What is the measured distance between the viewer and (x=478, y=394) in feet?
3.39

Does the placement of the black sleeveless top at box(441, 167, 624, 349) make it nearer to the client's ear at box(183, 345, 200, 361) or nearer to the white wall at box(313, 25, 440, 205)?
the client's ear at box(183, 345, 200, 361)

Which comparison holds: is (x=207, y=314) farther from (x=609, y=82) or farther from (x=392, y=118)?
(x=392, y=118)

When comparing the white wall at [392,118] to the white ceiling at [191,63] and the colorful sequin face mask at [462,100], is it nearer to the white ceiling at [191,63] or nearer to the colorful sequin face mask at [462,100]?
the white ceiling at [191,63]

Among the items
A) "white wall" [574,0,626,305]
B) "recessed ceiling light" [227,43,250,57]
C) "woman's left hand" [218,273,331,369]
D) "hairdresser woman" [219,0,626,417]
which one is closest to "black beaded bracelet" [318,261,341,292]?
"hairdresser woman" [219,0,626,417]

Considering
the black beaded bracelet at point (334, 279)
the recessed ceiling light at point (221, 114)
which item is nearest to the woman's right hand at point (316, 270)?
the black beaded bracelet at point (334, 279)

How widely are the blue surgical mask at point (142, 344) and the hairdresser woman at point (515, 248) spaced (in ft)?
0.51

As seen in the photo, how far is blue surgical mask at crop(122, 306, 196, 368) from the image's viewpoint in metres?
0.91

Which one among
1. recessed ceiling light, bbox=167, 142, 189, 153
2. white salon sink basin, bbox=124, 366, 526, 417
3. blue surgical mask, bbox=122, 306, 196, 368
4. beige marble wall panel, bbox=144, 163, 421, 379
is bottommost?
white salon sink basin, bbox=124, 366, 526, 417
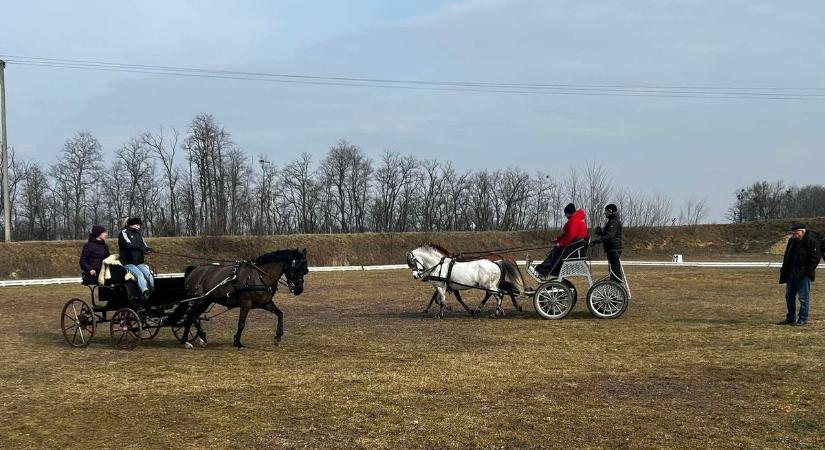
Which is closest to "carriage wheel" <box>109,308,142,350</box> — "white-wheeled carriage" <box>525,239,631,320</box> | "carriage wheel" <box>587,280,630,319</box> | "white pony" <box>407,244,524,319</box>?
"white pony" <box>407,244,524,319</box>

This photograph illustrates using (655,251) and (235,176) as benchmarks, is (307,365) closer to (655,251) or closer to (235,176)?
(655,251)

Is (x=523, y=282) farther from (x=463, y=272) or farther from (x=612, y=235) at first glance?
(x=612, y=235)

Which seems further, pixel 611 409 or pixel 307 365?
pixel 307 365

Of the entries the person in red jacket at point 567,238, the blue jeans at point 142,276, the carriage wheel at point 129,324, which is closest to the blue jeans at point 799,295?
the person in red jacket at point 567,238

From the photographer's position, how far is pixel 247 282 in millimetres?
11414

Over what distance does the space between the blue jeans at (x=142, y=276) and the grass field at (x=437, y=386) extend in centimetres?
112

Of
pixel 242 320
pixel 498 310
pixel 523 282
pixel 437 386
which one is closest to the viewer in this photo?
→ pixel 437 386


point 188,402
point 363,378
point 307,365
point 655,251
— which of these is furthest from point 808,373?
point 655,251

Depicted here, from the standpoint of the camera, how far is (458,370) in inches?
360

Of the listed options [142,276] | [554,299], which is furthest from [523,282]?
[142,276]

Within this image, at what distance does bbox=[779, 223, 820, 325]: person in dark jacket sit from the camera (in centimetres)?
1284

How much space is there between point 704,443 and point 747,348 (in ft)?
17.8

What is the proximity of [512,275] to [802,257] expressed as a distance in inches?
225

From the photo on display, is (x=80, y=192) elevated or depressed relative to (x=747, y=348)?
elevated
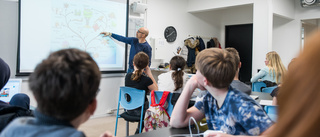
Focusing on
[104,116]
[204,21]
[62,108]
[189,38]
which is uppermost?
[204,21]

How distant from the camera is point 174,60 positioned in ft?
10.3

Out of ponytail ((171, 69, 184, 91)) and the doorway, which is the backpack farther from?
the doorway

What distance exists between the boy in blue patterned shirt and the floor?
95.0 inches

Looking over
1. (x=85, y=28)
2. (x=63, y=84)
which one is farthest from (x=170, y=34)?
(x=63, y=84)

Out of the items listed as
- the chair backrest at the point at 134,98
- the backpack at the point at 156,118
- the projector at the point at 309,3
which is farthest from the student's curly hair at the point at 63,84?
the projector at the point at 309,3

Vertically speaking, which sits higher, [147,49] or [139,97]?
[147,49]

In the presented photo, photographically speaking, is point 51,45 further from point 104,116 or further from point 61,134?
point 61,134

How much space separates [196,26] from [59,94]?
6.56m

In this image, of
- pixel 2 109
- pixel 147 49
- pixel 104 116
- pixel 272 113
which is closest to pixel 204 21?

○ ○ ○ ○

• Goal
Copy every record above exactly as written, but leave out the pictures.

• The completed task
What is the measured distance between the viewer and (x=478, y=394) in feet?
3.39

Does the placement of the black sleeveless top at box(441, 167, 624, 349) make it nearer to the client's ear at box(183, 345, 200, 361) or nearer to the white wall at box(313, 25, 440, 205)?
the client's ear at box(183, 345, 200, 361)

Which comparison holds: is (x=207, y=314) farther from (x=609, y=82) or farther from (x=392, y=118)?
(x=392, y=118)

When comparing the white wall at [392,118] to the white ceiling at [191,63] and the colorful sequin face mask at [462,100], is it nearer to the white ceiling at [191,63] or nearer to the colorful sequin face mask at [462,100]?
the white ceiling at [191,63]

Among the items
A) "white wall" [574,0,626,305]
B) "recessed ceiling light" [227,43,250,57]
C) "woman's left hand" [218,273,331,369]
D) "hairdresser woman" [219,0,626,417]
which one is closest to "black beaded bracelet" [318,261,341,292]?
"hairdresser woman" [219,0,626,417]

Considering
the black beaded bracelet at point (334, 279)
the recessed ceiling light at point (221, 114)
which item is nearest to the woman's right hand at point (316, 270)?
the black beaded bracelet at point (334, 279)

How widely are the blue surgical mask at point (142, 344) and the hairdresser woman at point (515, 248) spaced (in ft)?
0.51

As seen in the photo, how far is blue surgical mask at crop(122, 306, 196, 368) from the image's viewpoint in metres?
0.91

Which one among
1. recessed ceiling light, bbox=167, 142, 189, 153
2. white salon sink basin, bbox=124, 366, 526, 417
3. blue surgical mask, bbox=122, 306, 196, 368
4. beige marble wall panel, bbox=144, 163, 421, 379
is bottommost?
white salon sink basin, bbox=124, 366, 526, 417
Which is closest to "carriage wheel" <box>109,308,142,350</box> — "white-wheeled carriage" <box>525,239,631,320</box> | "carriage wheel" <box>587,280,630,319</box> | "white pony" <box>407,244,524,319</box>?
"white pony" <box>407,244,524,319</box>

This photograph illustrates using (655,251) and (235,176) as benchmarks, is (307,365) closer to (655,251) or closer to (235,176)?
(655,251)

Is (x=523, y=282) farther from (x=463, y=272) or farther from (x=612, y=235) at first glance?
(x=612, y=235)

Which seems further, pixel 611 409 or pixel 307 365?
pixel 307 365

Of the entries the person in red jacket at point 567,238, the blue jeans at point 142,276, the carriage wheel at point 129,324, which is closest to the blue jeans at point 799,295?
the person in red jacket at point 567,238

From the photographer's position, how far is pixel 247 282 in millimetres?
11414

Over what distance does the space between the blue jeans at (x=142, y=276) and the grass field at (x=437, y=386) extend in centimetres?
112

Of
pixel 242 320
pixel 498 310
pixel 523 282
pixel 437 386
which one is closest to the viewer in this photo?
→ pixel 437 386


point 188,402
point 363,378
point 307,365
point 655,251
— which of these is furthest from point 808,373?
point 655,251

Depicted here, from the standpoint of the camera, how far is (458,370) in inches?
360

Of the listed options [142,276] | [554,299], which is furthest from [523,282]?
[142,276]

Within this image, at what distance does bbox=[779, 223, 820, 325]: person in dark jacket sit from the camera (in centimetres)?
1284

How much space is there between point 704,443 and point 747,348 (in ft)?
17.8

What is the proximity of [512,275] to [802,257] expressed as a distance in inches?
225

From the photo on display, is (x=80, y=192) elevated or depressed relative to (x=747, y=348)?
elevated
Focusing on
[104,116]
[204,21]
[62,108]
[189,38]
which is uppermost?
[204,21]

How distant from the camera is point 174,60 positioned in ft?
10.3

Out of ponytail ((171, 69, 184, 91)) and the doorway, which is the backpack farther from?
the doorway

What distance exists between the boy in blue patterned shirt and the floor?
95.0 inches

Looking over
1. (x=85, y=28)
2. (x=63, y=84)
which one is farthest from (x=170, y=34)?
(x=63, y=84)

Out of the items listed as
- the chair backrest at the point at 134,98
- the backpack at the point at 156,118
- the projector at the point at 309,3
which is farthest from the student's curly hair at the point at 63,84?
the projector at the point at 309,3

Vertically speaking, which sits higher, [147,49] or [139,97]?
[147,49]

In the presented photo, photographically speaking, is point 51,45 further from point 104,116 or further from point 61,134?
point 61,134

How much space separates [196,26] from [59,94]?
6.56m

In this image, of
- pixel 2 109
- pixel 147 49
- pixel 104 116
- pixel 272 113
which is closest to pixel 204 21?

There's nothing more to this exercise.